[Dataset entries]
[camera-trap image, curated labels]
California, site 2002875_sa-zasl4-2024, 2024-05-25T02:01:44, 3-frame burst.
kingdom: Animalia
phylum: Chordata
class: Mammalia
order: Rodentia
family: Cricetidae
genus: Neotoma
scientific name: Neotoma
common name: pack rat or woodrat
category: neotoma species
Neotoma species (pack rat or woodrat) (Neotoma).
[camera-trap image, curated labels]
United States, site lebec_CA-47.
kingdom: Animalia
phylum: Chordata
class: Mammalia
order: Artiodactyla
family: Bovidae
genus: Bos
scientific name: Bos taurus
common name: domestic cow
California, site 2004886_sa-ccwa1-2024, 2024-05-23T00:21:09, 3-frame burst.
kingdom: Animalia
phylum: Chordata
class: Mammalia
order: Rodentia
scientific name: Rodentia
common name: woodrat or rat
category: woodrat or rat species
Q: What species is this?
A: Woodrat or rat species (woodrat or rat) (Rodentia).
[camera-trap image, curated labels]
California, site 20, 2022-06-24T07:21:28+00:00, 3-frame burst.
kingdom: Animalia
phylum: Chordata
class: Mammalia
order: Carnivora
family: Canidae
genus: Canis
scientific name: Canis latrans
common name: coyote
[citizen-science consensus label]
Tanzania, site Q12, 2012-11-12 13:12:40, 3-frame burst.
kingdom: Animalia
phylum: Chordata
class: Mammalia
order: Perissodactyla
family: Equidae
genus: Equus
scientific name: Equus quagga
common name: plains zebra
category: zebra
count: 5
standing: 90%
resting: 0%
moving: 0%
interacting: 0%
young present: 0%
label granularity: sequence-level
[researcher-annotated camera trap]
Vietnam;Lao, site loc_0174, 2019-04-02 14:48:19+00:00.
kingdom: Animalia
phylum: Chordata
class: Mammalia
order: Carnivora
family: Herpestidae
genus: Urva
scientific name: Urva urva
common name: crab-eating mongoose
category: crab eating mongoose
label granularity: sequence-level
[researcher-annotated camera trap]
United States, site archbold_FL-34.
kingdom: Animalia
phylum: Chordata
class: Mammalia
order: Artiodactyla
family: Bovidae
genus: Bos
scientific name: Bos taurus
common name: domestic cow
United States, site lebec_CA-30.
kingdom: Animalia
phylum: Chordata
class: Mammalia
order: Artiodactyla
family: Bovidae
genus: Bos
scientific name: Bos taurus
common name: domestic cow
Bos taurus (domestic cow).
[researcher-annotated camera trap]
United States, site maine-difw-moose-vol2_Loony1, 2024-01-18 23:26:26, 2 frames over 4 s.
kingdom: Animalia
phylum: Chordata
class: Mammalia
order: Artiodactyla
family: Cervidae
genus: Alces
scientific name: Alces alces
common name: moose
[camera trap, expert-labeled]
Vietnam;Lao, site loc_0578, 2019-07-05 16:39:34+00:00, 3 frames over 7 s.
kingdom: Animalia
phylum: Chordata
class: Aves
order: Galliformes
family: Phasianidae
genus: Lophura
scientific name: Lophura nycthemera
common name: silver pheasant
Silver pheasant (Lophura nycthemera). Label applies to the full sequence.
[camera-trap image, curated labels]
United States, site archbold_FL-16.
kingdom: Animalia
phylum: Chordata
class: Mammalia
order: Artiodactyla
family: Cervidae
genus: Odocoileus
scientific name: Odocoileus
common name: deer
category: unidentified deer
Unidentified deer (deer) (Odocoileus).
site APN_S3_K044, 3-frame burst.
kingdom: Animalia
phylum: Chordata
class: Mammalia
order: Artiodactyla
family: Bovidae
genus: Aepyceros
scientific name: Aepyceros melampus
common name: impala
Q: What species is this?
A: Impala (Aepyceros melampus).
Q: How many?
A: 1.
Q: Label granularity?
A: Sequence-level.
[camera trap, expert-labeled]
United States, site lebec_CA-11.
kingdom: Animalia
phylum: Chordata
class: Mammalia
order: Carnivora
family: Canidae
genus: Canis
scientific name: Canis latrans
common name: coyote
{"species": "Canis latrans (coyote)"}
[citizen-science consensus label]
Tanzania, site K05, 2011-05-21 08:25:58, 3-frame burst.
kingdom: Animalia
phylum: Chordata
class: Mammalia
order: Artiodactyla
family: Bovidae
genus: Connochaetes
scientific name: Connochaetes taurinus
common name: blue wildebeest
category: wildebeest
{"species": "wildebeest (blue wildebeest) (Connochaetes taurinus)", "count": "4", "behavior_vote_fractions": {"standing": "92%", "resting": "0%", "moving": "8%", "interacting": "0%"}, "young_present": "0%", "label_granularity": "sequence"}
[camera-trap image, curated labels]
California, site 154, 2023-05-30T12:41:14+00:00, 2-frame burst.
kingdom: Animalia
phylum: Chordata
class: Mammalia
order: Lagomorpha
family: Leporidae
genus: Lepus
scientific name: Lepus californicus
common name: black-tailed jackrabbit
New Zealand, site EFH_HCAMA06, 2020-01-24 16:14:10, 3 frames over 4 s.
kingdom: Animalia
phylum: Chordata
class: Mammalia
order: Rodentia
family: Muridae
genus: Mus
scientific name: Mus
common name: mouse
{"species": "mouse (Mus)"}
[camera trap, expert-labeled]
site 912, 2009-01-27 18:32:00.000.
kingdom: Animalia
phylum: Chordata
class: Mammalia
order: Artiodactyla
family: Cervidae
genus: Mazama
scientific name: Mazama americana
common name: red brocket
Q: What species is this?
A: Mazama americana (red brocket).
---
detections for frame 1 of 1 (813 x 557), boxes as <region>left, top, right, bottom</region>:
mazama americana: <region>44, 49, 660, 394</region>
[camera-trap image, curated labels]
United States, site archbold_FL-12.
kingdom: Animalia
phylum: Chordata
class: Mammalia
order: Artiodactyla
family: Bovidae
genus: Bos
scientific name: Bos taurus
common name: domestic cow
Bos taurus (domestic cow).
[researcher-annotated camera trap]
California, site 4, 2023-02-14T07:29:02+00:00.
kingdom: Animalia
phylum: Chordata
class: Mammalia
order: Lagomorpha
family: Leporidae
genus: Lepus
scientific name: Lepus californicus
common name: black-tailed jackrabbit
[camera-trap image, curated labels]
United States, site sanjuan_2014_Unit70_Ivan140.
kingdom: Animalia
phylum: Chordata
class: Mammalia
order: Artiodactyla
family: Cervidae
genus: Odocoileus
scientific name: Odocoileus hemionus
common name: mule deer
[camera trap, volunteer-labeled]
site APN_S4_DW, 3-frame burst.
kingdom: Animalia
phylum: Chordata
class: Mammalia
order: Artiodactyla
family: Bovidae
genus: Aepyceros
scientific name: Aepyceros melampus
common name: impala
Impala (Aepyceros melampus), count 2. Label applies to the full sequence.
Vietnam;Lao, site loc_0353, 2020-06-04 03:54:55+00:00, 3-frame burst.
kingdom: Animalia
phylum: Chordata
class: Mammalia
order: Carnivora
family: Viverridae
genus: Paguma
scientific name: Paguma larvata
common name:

● **Exercise brief**
All of the records must be retyped exactly as they are.

● **Response to the task**
[camera-trap image, curated labels]
California, site 2002875_sa-zasl4-2024, 2024-05-25T02:01:44, 3-frame burst.
kingdom: Animalia
phylum: Chordata
class: Mammalia
order: Rodentia
family: Cricetidae
genus: Neotoma
scientific name: Neotoma
common name: pack rat or woodrat
category: neotoma species
Neotoma species (pack rat or woodrat) (Neotoma).
[camera-trap image, curated labels]
United States, site lebec_CA-47.
kingdom: Animalia
phylum: Chordata
class: Mammalia
order: Artiodactyla
family: Bovidae
genus: Bos
scientific name: Bos taurus
common name: domestic cow
California, site 2004886_sa-ccwa1-2024, 2024-05-23T00:21:09, 3-frame burst.
kingdom: Animalia
phylum: Chordata
class: Mammalia
order: Rodentia
scientific name: Rodentia
common name: woodrat or rat
category: woodrat or rat species
Q: What species is this?
A: Woodrat or rat species (woodrat or rat) (Rodentia).
[camera-trap image, curated labels]
California, site 20, 2022-06-24T07:21:28+00:00, 3-frame burst.
kingdom: Animalia
phylum: Chordata
class: Mammalia
order: Carnivora
family: Canidae
genus: Canis
scientific name: Canis latrans
common name: coyote
[citizen-science consensus label]
Tanzania, site Q12, 2012-11-12 13:12:40, 3-frame burst.
kingdom: Animalia
phylum: Chordata
class: Mammalia
order: Perissodactyla
family: Equidae
genus: Equus
scientific name: Equus quagga
common name: plains zebra
category: zebra
count: 5
standing: 90%
resting: 0%
moving: 0%
interacting: 0%
young present: 0%
label granularity: sequence-level
[researcher-annotated camera trap]
Vietnam;Lao, site loc_0174, 2019-04-02 14:48:19+00:00.
kingdom: Animalia
phylum: Chordata
class: Mammalia
order: Carnivora
family: Herpestidae
genus: Urva
scientific name: Urva urva
common name: crab-eating mongoose
category: crab eating mongoose
label granularity: sequence-level
[researcher-annotated camera trap]
United States, site archbold_FL-34.
kingdom: Animalia
phylum: Chordata
class: Mammalia
order: Artiodactyla
family: Bovidae
genus: Bos
scientific name: Bos taurus
common name: domestic cow
United States, site lebec_CA-30.
kingdom: Animalia
phylum: Chordata
class: Mammalia
order: Artiodactyla
family: Bovidae
genus: Bos
scientific name: Bos taurus
common name: domestic cow
Bos taurus (domestic cow).
[researcher-annotated camera trap]
United States, site maine-difw-moose-vol2_Loony1, 2024-01-18 23:26:26, 2 frames over 4 s.
kingdom: Animalia
phylum: Chordata
class: Mammalia
order: Artiodactyla
family: Cervidae
genus: Alces
scientific name: Alces alces
common name: moose
[camera trap, expert-labeled]
Vietnam;Lao, site loc_0578, 2019-07-05 16:39:34+00:00, 3 frames over 7 s.
kingdom: Animalia
phylum: Chordata
class: Aves
order: Galliformes
family: Phasianidae
genus: Lophura
scientific name: Lophura nycthemera
common name: silver pheasant
Silver pheasant (Lophura nycthemera). Label applies to the full sequence.
[camera-trap image, curated labels]
United States, site archbold_FL-16.
kingdom: Animalia
phylum: Chordata
class: Mammalia
order: Artiodactyla
family: Cervidae
genus: Odocoileus
scientific name: Odocoileus
common name: deer
category: unidentified deer
Unidentified deer (deer) (Odocoileus).
site APN_S3_K044, 3-frame burst.
kingdom: Animalia
phylum: Chordata
class: Mammalia
order: Artiodactyla
family: Bovidae
genus: Aepyceros
scientific name: Aepyceros melampus
common name: impala
Q: What species is this?
A: Impala (Aepyceros melampus).
Q: How many?
A: 1.
Q: Label granularity?
A: Sequence-level.
[camera trap, expert-labeled]
United States, site lebec_CA-11.
kingdom: Animalia
phylum: Chordata
class: Mammalia
order: Carnivora
family: Canidae
genus: Canis
scientific name: Canis latrans
common name: coyote
{"species": "Canis latrans (coyote)"}
[citizen-science consensus label]
Tanzania, site K05, 2011-05-21 08:25:58, 3-frame burst.
kingdom: Animalia
phylum: Chordata
class: Mammalia
order: Artiodactyla
family: Bovidae
genus: Connochaetes
scientific name: Connochaetes taurinus
common name: blue wildebeest
category: wildebeest
{"species": "wildebeest (blue wildebeest) (Connochaetes taurinus)", "count": "4", "behavior_vote_fractions": {"standing": "92%", "resting": "0%", "moving": "8%", "interacting": "0%"}, "young_present": "0%", "label_granularity": "sequence"}
[camera-trap image, curated labels]
California, site 154, 2023-05-30T12:41:14+00:00, 2-frame burst.
kingdom: Animalia
phylum: Chordata
class: Mammalia
order: Lagomorpha
family: Leporidae
genus: Lepus
scientific name: Lepus californicus
common name: black-tailed jackrabbit
New Zealand, site EFH_HCAMA06, 2020-01-24 16:14:10, 3 frames over 4 s.
kingdom: Animalia
phylum: Chordata
class: Mammalia
order: Rodentia
family: Muridae
genus: Mus
scientific name: Mus
common name: mouse
{"species": "mouse (Mus)"}
[camera trap, expert-labeled]
site 912, 2009-01-27 18:32:00.000.
kingdom: Animalia
phylum: Chordata
class: Mammalia
order: Artiodactyla
family: Cervidae
genus: Mazama
scientific name: Mazama americana
common name: red brocket
Q: What species is this?
A: Mazama americana (red brocket).
---
detections for frame 1 of 1 (813 x 557), boxes as <region>left, top, right, bottom</region>:
mazama americana: <region>44, 49, 660, 394</region>
[camera-trap image, curated labels]
United States, site archbold_FL-12.
kingdom: Animalia
phylum: Chordata
class: Mammalia
order: Artiodactyla
family: Bovidae
genus: Bos
scientific name: Bos taurus
common name: domestic cow
Bos taurus (domestic cow).
[researcher-annotated camera trap]
California, site 4, 2023-02-14T07:29:02+00:00.
kingdom: Animalia
phylum: Chordata
class: Mammalia
order: Lagomorpha
family: Leporidae
genus: Lepus
scientific name: Lepus californicus
common name: black-tailed jackrabbit
[camera-trap image, curated labels]
United States, site sanjuan_2014_Unit70_Ivan140.
kingdom: Animalia
phylum: Chordata
class: Mammalia
order: Artiodactyla
family: Cervidae
genus: Odocoileus
scientific name: Odocoileus hemionus
common name: mule deer
[camera trap, volunteer-labeled]
site APN_S4_DW, 3-frame burst.
kingdom: Animalia
phylum: Chordata
class: Mammalia
order: Artiodactyla
family: Bovidae
genus: Aepyceros
scientific name: Aepyceros melampus
common name: impala
Impala (Aepyceros melampus), count 2. Label applies to the full sequence.
Vietnam;Lao, site loc_0353, 2020-06-04 03:54:55+00:00, 3-frame burst.
kingdom: Animalia
phylum: Chordata
class: Mammalia
order: Carnivora
family: Viverridae
genus: Paguma
scientific name: Paguma larvata
common name:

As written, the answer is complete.